▶ [Your instructions]:
For the entries below, the expected answer is the line with "Clear Waves —", the line with "Va Rating Pay", and every line between them, exactly as written, and nothing more.

▶ [Record excerpts]:
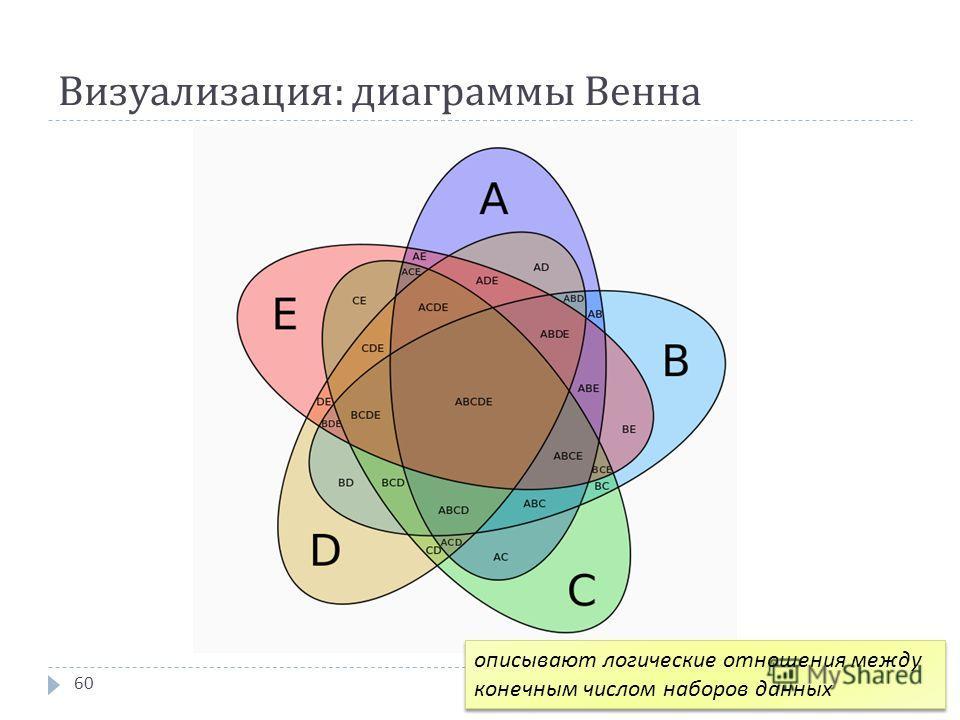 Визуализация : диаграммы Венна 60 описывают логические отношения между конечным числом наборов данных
...
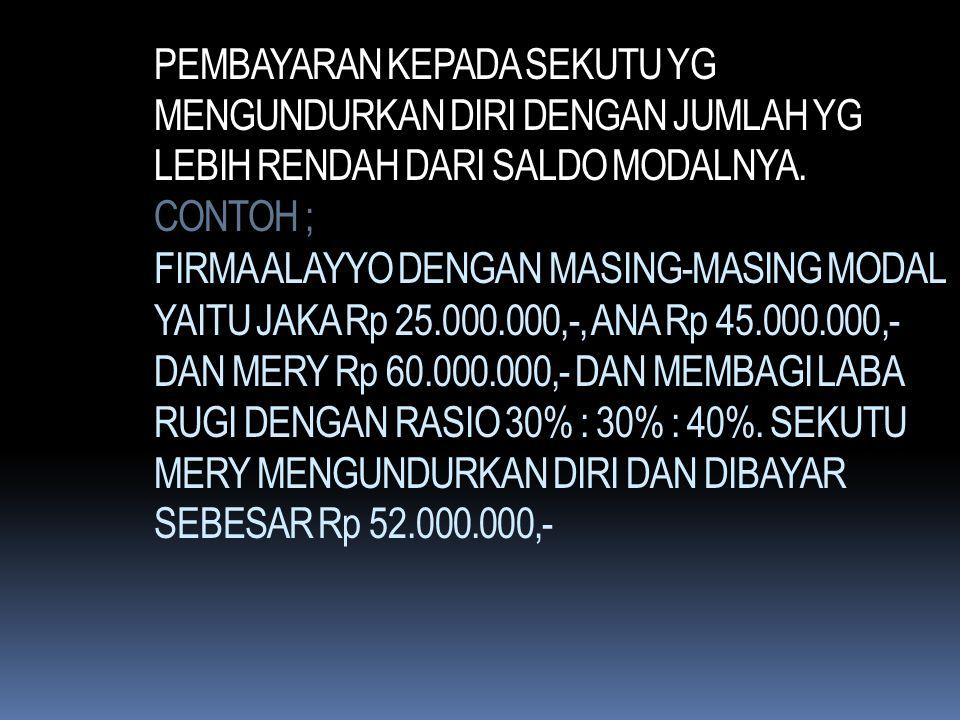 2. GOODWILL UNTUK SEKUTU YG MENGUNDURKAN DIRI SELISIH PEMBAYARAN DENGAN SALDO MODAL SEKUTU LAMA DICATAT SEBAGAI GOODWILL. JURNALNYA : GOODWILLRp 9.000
--
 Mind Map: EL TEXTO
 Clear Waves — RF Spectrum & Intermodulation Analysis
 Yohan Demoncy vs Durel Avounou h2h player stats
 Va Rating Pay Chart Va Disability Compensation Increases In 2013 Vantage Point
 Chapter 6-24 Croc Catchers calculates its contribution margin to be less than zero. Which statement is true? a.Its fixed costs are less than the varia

▶ [Reply]:
 Clear Waves — RF Spectrum & Intermodulation Analysis
 Yohan Demoncy vs Durel Avounou h2h player stats
 Va Rating Pay Chart Va Disability Compensation Increases In 2013 Vantage Point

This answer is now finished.